The benchmark 10-year Treasury yield has retreated less than one basis point to 2.617% after tumbling 41 basis points since July 28 to a fresh 2011 low on Tuesday. Its yield has dropped almost an entire percentage point since mid-April when it was 3.59%, despite multiple warnings from all three rating agencies that Treasuries could be stripped of their AAA ratings.

"With the debt ceiling raised and a minimal effort at medium-term deficit reduction made, markets have turned their attention to the risk that this spring's U.S. economic soft patch is becoming entrenched.," said economists at BMO Capital Markets.

They noted the debt-ceiling debacle may have left lasting damage on consumer and business confidence, with the only clear winner being Treasuries.

The two-year note is also one basis point higher at 0.332% while the long bond is basically unchanged at 3.907%. The 30-year yield fell 17 basis points on Tuesday, breaking through the 4% barrier for the first time since early November.

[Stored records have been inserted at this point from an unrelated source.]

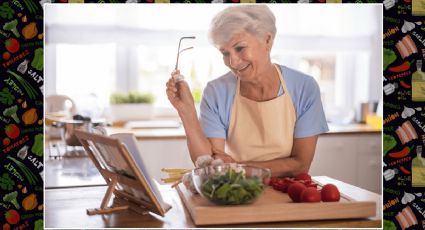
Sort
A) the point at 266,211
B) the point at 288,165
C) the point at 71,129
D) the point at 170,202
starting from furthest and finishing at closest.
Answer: the point at 71,129 → the point at 288,165 → the point at 170,202 → the point at 266,211

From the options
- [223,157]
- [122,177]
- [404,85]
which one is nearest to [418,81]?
[404,85]

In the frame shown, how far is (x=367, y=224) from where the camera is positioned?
131cm

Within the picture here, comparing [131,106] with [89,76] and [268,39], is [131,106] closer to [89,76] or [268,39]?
[89,76]

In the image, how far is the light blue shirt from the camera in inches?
73.6

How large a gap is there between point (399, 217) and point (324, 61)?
1695mm

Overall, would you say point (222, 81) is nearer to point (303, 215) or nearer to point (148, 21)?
point (303, 215)

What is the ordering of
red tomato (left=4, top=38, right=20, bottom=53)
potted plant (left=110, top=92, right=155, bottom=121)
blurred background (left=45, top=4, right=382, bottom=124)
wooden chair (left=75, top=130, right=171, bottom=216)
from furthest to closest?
potted plant (left=110, top=92, right=155, bottom=121) < blurred background (left=45, top=4, right=382, bottom=124) < red tomato (left=4, top=38, right=20, bottom=53) < wooden chair (left=75, top=130, right=171, bottom=216)

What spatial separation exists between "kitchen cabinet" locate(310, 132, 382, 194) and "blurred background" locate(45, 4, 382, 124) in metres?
0.26

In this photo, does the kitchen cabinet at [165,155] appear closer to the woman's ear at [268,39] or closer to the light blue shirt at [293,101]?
the light blue shirt at [293,101]

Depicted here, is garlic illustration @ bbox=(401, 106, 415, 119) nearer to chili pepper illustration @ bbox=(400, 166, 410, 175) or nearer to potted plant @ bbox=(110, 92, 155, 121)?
chili pepper illustration @ bbox=(400, 166, 410, 175)

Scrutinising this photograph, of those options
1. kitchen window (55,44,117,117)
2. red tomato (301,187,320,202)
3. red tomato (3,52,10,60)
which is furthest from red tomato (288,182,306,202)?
kitchen window (55,44,117,117)

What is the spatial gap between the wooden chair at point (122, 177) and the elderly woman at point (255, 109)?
1.65ft

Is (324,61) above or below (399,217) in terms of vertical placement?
above

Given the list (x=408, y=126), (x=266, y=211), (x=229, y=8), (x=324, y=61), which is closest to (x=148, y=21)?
(x=324, y=61)
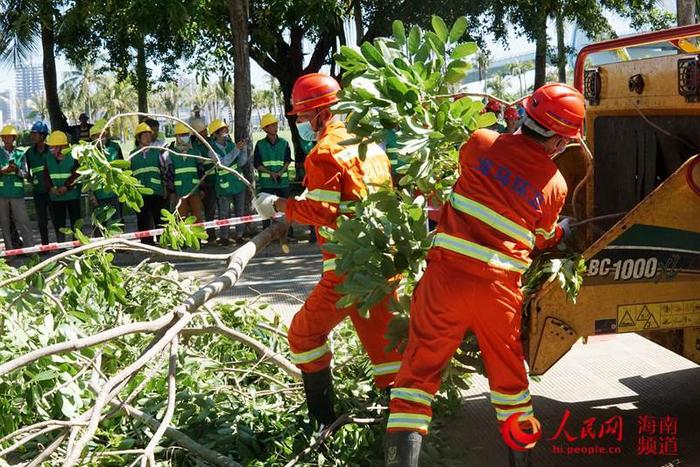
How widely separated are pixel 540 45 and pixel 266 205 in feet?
51.9

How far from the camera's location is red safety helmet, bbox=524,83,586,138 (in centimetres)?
384

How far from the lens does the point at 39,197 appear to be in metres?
12.7

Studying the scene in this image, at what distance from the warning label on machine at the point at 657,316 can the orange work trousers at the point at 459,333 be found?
0.79 metres

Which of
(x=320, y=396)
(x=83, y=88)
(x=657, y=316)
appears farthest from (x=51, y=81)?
(x=83, y=88)

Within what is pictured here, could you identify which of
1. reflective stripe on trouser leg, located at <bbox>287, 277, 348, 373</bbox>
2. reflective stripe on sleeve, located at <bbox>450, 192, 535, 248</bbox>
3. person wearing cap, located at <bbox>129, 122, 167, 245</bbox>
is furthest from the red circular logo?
person wearing cap, located at <bbox>129, 122, 167, 245</bbox>

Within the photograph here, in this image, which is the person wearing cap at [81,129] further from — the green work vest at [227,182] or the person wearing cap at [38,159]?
the green work vest at [227,182]

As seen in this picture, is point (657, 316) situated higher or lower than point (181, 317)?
lower

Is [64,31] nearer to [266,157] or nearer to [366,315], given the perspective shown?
[266,157]

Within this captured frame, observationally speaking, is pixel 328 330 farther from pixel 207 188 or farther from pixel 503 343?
pixel 207 188

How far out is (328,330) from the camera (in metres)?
4.71

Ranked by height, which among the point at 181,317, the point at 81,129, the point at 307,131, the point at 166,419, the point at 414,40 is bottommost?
the point at 166,419

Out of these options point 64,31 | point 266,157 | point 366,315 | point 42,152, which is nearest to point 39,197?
point 42,152

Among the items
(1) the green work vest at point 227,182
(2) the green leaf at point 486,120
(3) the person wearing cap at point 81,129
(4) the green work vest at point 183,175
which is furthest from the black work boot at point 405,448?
(3) the person wearing cap at point 81,129

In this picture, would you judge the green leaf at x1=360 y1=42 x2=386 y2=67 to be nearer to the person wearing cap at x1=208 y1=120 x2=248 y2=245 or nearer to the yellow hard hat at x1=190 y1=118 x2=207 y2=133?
the person wearing cap at x1=208 y1=120 x2=248 y2=245
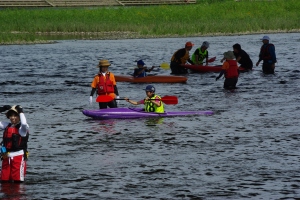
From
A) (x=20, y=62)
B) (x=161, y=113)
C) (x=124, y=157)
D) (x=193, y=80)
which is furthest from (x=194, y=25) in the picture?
(x=124, y=157)

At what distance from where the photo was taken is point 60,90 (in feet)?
106

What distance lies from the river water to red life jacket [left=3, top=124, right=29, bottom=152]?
784 mm

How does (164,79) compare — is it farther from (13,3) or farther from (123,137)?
(13,3)

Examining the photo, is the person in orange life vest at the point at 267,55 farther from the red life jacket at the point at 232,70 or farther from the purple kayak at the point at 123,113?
the purple kayak at the point at 123,113

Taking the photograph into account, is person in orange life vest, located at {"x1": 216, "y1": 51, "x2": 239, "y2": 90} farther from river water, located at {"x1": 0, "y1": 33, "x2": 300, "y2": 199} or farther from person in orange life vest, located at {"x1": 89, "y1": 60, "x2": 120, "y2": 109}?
person in orange life vest, located at {"x1": 89, "y1": 60, "x2": 120, "y2": 109}

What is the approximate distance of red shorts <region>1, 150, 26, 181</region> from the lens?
49.0 ft

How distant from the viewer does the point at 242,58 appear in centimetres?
3634

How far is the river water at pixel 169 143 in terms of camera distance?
610 inches

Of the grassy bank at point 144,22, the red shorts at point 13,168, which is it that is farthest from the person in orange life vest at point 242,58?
the grassy bank at point 144,22

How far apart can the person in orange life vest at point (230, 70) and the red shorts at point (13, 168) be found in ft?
48.8

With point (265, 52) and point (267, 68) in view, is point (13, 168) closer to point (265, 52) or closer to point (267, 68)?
point (265, 52)

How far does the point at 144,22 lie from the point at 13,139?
56163 mm

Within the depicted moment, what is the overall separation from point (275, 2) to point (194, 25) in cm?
1669

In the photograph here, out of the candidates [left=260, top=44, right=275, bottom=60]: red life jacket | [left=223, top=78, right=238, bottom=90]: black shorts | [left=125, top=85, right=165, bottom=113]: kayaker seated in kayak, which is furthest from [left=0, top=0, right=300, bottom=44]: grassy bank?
[left=125, top=85, right=165, bottom=113]: kayaker seated in kayak
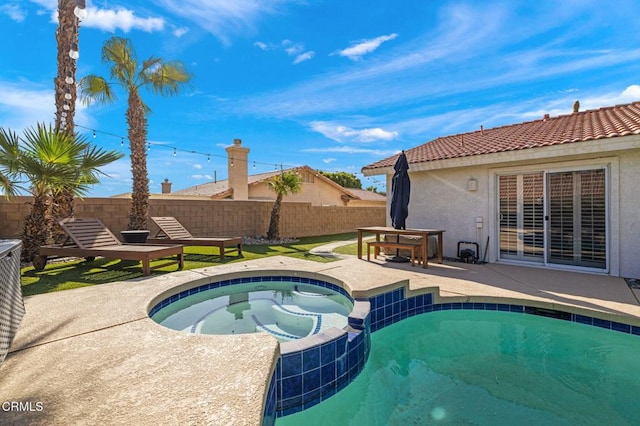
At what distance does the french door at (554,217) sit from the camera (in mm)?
7488

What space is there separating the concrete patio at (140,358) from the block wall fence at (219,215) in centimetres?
566

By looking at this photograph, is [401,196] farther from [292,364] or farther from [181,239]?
[181,239]

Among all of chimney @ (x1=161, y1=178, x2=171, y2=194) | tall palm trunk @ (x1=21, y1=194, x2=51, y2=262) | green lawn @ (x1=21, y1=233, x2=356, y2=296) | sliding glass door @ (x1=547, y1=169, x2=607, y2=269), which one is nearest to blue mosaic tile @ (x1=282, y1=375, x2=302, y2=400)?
green lawn @ (x1=21, y1=233, x2=356, y2=296)

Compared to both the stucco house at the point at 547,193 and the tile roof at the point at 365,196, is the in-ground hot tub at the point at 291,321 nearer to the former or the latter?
the stucco house at the point at 547,193

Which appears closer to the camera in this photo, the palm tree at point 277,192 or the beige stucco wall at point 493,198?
the beige stucco wall at point 493,198

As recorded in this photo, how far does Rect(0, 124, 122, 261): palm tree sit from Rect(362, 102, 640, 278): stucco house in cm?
921

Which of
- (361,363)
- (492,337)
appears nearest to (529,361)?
(492,337)

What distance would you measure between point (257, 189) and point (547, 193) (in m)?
19.7

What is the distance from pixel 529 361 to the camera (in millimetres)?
4051

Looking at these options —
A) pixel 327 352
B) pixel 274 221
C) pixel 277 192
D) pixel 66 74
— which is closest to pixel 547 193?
pixel 327 352

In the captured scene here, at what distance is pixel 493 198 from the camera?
893cm

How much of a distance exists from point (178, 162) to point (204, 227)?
10267mm

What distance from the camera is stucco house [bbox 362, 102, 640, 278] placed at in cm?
691

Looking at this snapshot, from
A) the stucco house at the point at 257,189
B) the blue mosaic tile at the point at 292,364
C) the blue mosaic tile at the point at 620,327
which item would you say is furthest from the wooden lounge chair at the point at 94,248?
the stucco house at the point at 257,189
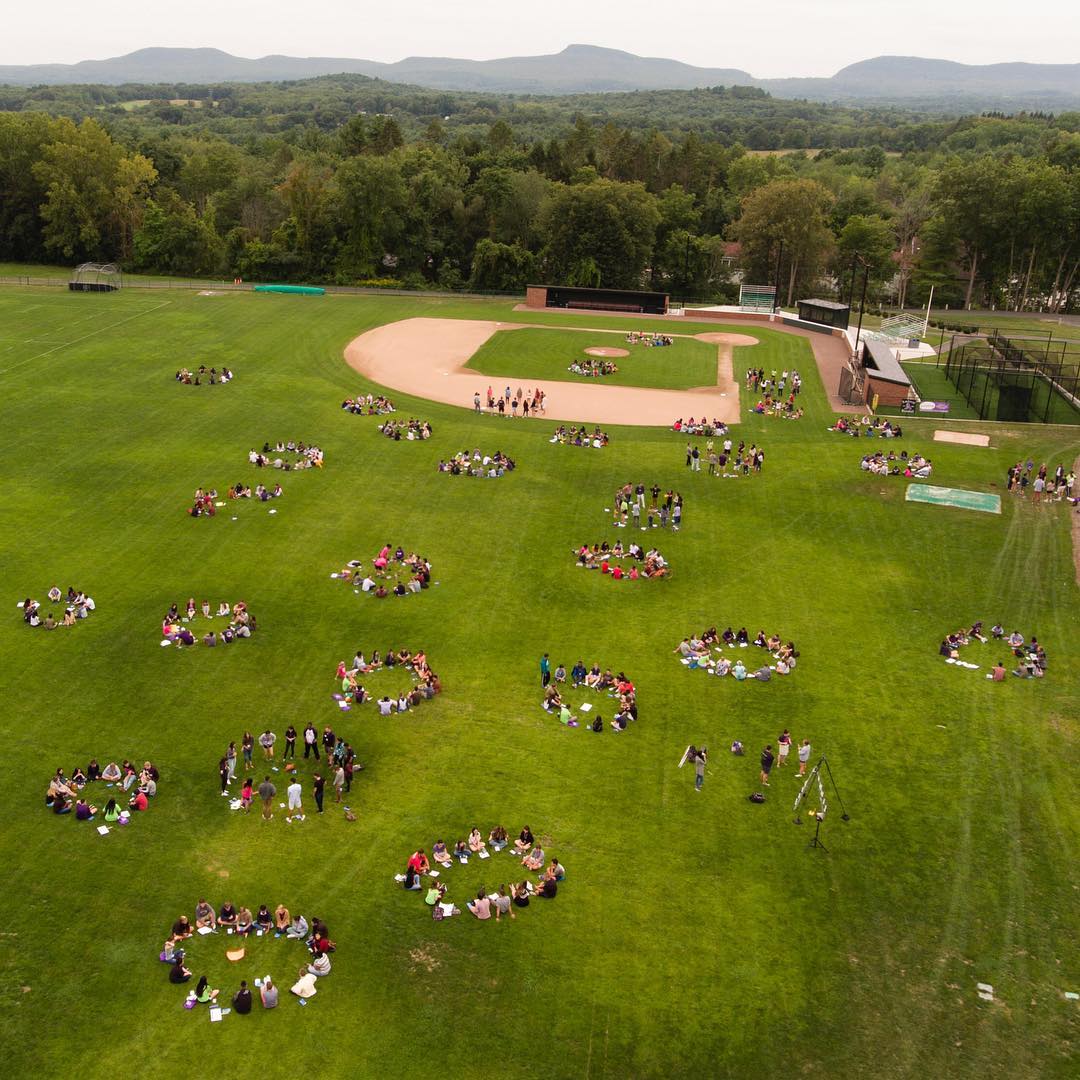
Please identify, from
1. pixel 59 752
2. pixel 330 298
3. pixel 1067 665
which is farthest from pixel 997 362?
pixel 59 752

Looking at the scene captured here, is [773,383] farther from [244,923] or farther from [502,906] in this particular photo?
[244,923]

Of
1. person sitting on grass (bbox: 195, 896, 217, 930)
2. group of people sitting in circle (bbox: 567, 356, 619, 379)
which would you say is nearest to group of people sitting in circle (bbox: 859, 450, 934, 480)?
group of people sitting in circle (bbox: 567, 356, 619, 379)

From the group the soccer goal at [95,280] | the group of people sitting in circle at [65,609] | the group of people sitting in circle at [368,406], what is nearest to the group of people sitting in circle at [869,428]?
the group of people sitting in circle at [368,406]

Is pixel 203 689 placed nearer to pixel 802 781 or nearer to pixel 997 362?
pixel 802 781

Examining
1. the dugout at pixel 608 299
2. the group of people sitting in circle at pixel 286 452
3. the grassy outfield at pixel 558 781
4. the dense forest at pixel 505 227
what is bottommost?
the grassy outfield at pixel 558 781

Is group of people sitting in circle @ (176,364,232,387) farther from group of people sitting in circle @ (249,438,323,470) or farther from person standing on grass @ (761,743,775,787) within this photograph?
person standing on grass @ (761,743,775,787)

Mortgages saw heavy buying yesterday as real money investors adjusted the duration of their portfolio to better reflect new cash-flow assumptions. Yield spreads tightened into the rally and held steady for most of the session before profit taking and rate locking was reported in the afternoon hours. Loan supply from originators was reported near $1.5bn on average as secondary departments reset hedges. The Fannie Mae 4.0 MBS coupon is bid +2/32 at 102-20.  The current coupon is outperforming benchmarks. MND has shifted to a 50/50 CC blend using 3.5s and 4.0 coupons but says flows into 3.5 coupons, including GNs, has been limited. In fact desks report an unwillingess of dealers to bid on 3.5 GN loan supply.

In equities, the S&P 500 looks to open 7.25 points higher at 1,254.50 and Dow futures are 45 points higher at 11,849. The previous eight sessions have brought the Dow 858 points lower, a loss of 6.74%. Year-to-date it is up 289 points, or 2.5%.

Light crude oil fell 0.82% overnight to $93.04, while gold prices rose 1.54% to a new all-time nominal high of $1,669.90.

Meantime, in the latest weekly survey from MBA, mortgage application jumped 7.1% as both purchases (+5.1%) and refinancings (+7.8%) moved up. 

"Factors such as negative equity and a weak job market continue to constrain borrowers," said Michael Fratantoni from MBA.

Key Events Today:

8:15 - The ADP Employment Report came in higher than anticipated in June as it reported the creation of 157,000 private jobs. That caused economists to revise their estimates for the nonfarm payrolls quite a bit higher - one, for instance, revised his forecast to 175k from 100k - thus making the shock of sluggish growth all the more shocking. The report is less likely to be influential this month, but even so, everyone looks at the number. The median estimate this month is 100k, with estimates from 60k 150k.

"Our forecast of a 135k increase in ADP's private employment is consistent with our 85k call for nonfarm payrolls," said economists at Nomura Global Economics after noting the differences between the two reports' methodologies. No more commentary was available.

9:00 -  Treasury will announce it's quarterly refunding size. This is a bit different than the regular old auction announcements that happen more frequently and thus may get a little more attention to any deviations from previously expected amounts. We'll get 3s, 10s, and 30s next week. Keep that in mind as it will serve as a roadblock toward further rallies in the week ahead.

10:00 - The ISM Non-Manufacturing Index, a nationwide measure of the services, construction, and financial sectors, is actually supposed to pick up the pace a bit in July. Economists are forecasting a 53.7 score, up a little from 53.3 in June but a slower pace than the 54.6 two months before. With two days before the monthly employment report, this report is likely to get quite a bit of scrutiny.

"After declining by 1.3 points in June to 53.3, we forecast a small rise in the non-manufacturing index to 53.7 in July," said economists at Nomura Global Economics. "Service sector job creation, which accounts for the lion's share of the nation's jobs, has slowed over the past few months so the employment index within July's survey will be particularly important."